• Exercise goal
Line for line, return the data exactly, omitting all pictures.

• Given records
□ □ □ □ □ □ □

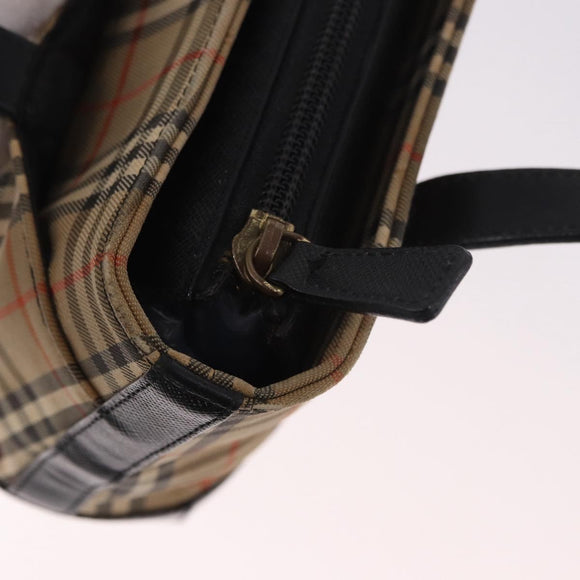 BURBERRY Nova Check Hand Bag Canvas Beige Gold Auth 183831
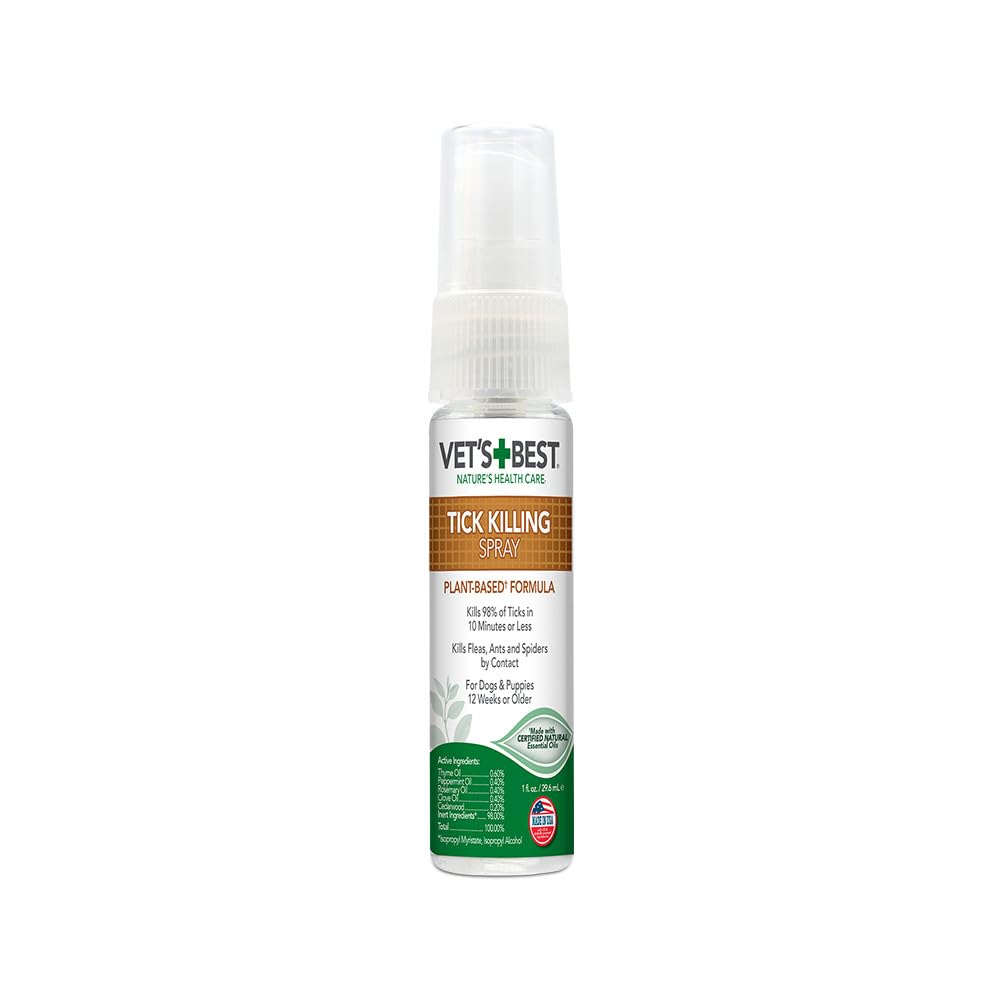 Vet'S Best Nature'S Health Care Tick Killing Spray 29.6Ml For Dogs And Puppies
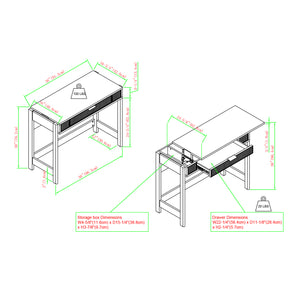 Holmes Modern Lift Top Standing Desk with Reeded Drawer Coastal Oak WEHOL42OS2CO0 Walker Edison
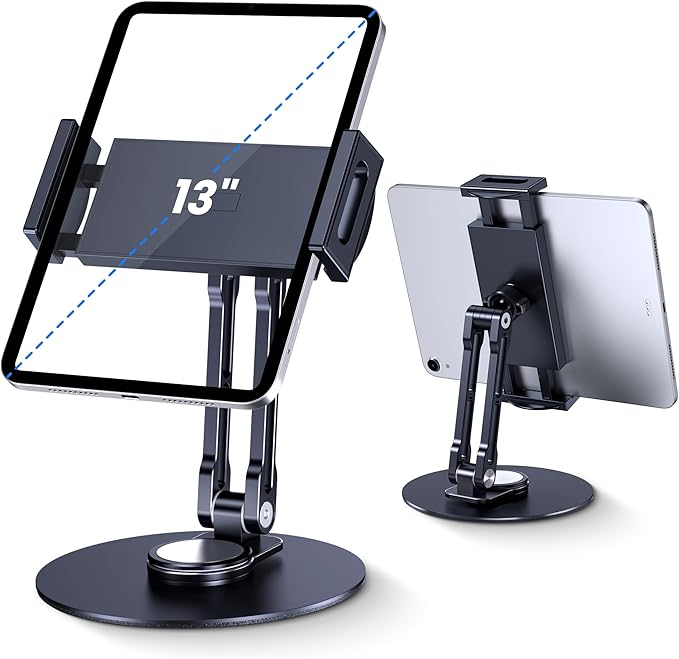 Tablet Stand Holder for iPad, Adjustable with 360 Rotating Base for Desk, Aluminum Swivel Tablet Stand Compatible with iPad Air, Mini, 10.2,9.7, Pro 11/13 and More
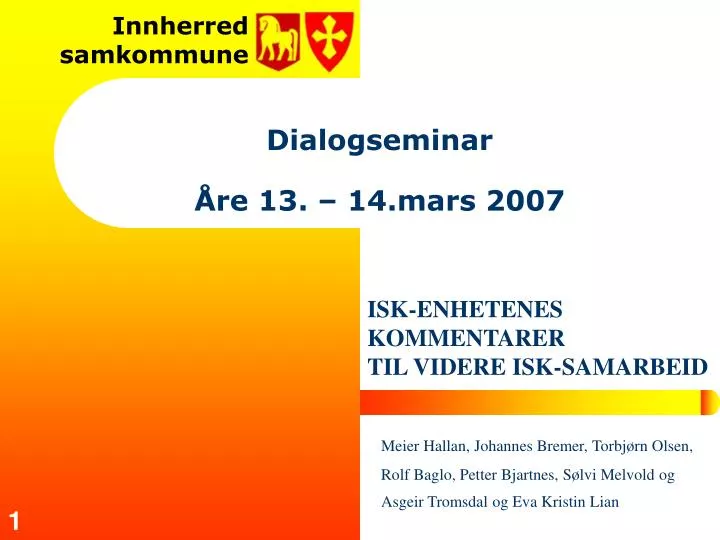 dialogseminar re 13 14 mars 2007
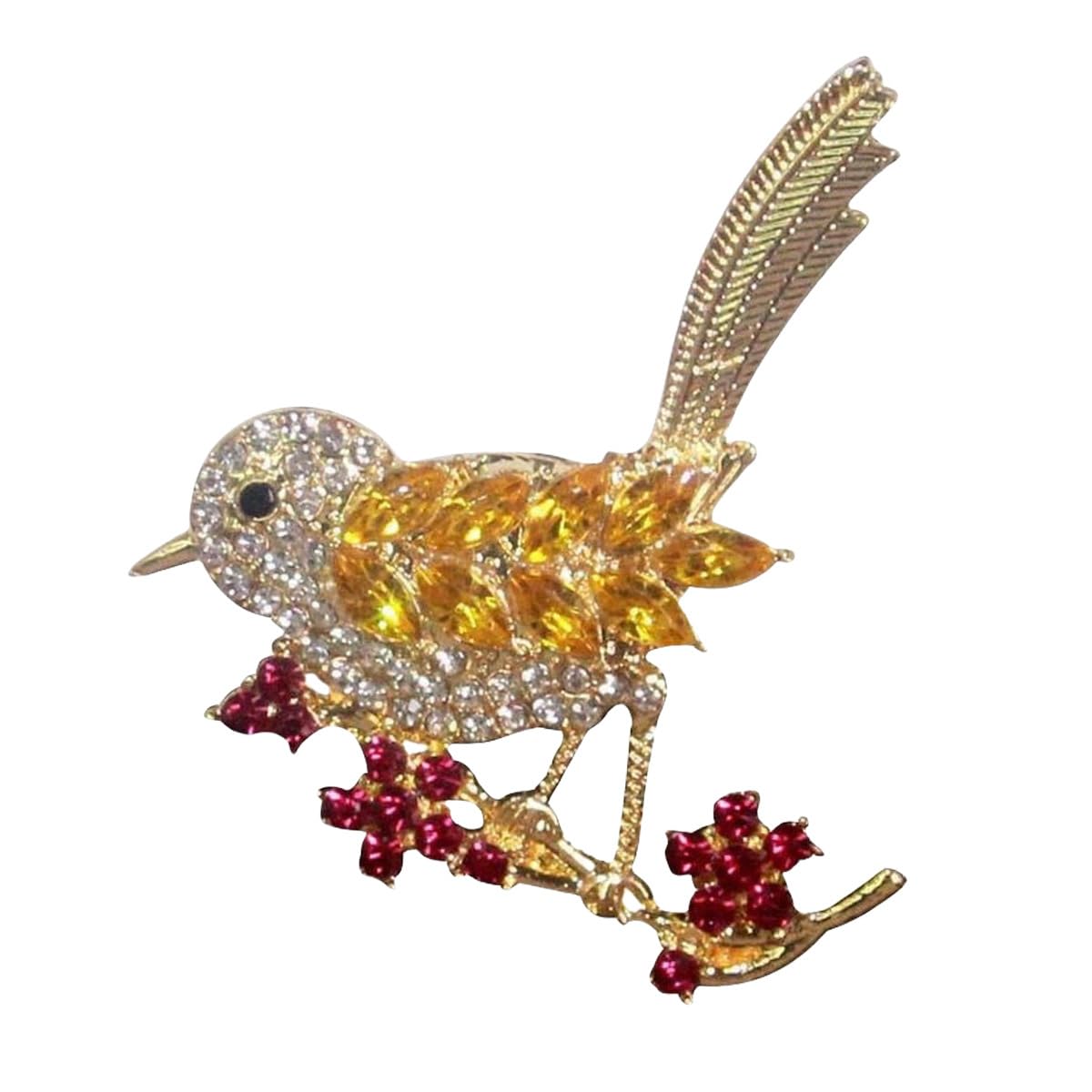 Dainty Rhinestone Swallow Flower Brooch Pin for Women Girls Gold-Toned Floral Animal Bird Brooches Lapel Pins Spring Ornament Dress Accessories
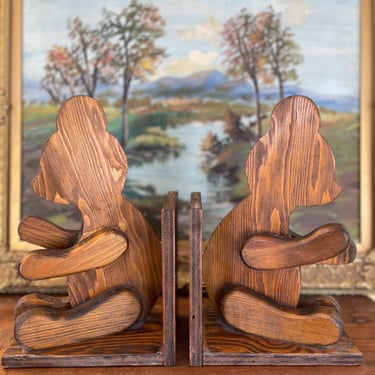 Free shipping within continental US - 1970s Style Hand-Carved Wooden Bear Bookends - Rustic Folk Art Cabin Decor 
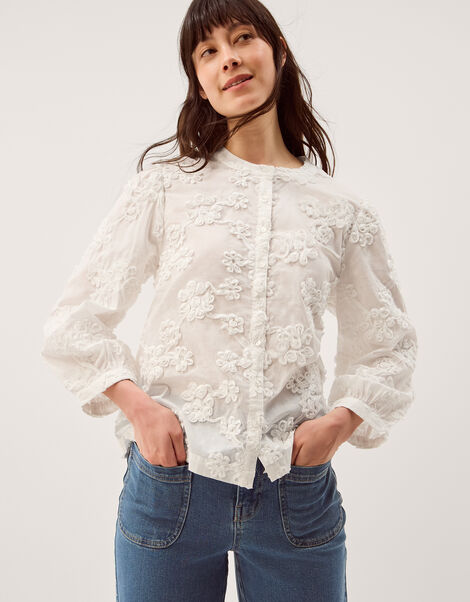 Blair Floral Embroidered Blouse, White (WHITE), large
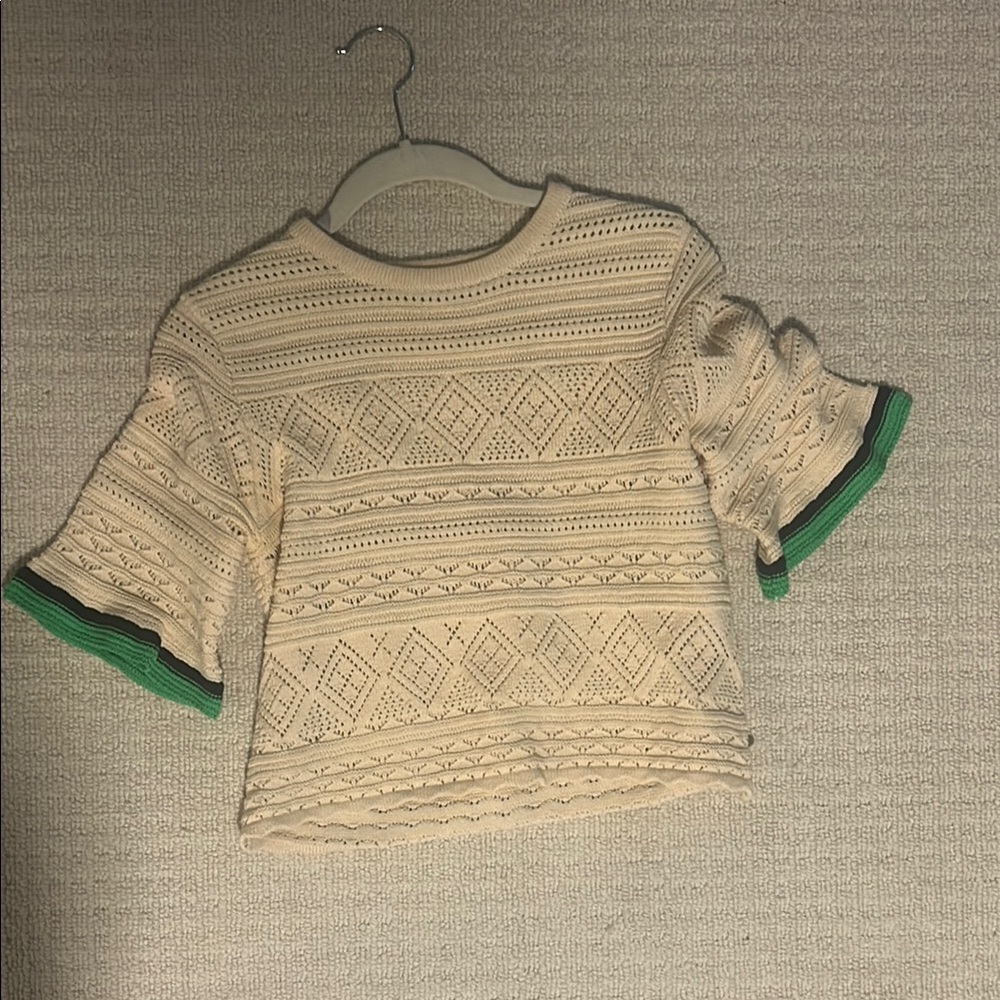 Cream and Green Kids Crochet Top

□ □ □ □ □ □ □

• Task result
 BURBERRY Nova Check Hand Bag Canvas Beige Gold Auth 183831
 Vet'S Best Nature'S Health Care Tick Killing Spray 29.6Ml For Dogs And Puppies
 Holmes Modern Lift Top Standing Desk with Reeded Drawer Coastal Oak WEHOL42OS2CO0 Walker Edison
 Tablet Stand Holder for iPad, Adjustable with 360 Rotating Base for Desk, Aluminum Swivel Tablet Stand Compatible with iPad Air, Mini, 10.2,9.7, Pro 11/13 and More
 dialogseminar re 13 14 mars 2007
 Dainty Rhinestone Swallow Flower Brooch Pin for Women Girls Gold-Toned Floral Animal Bird Brooches Lapel Pins Spring Ornament Dress Accessories
 Free shipping within continental US - 1970s Style Hand-Carved Wooden Bear Bookends - Rustic Folk Art Cabin Decor 
 Blair Floral Embroidered Blouse, White (WHITE), large
 Cream and Green Kids Crochet Top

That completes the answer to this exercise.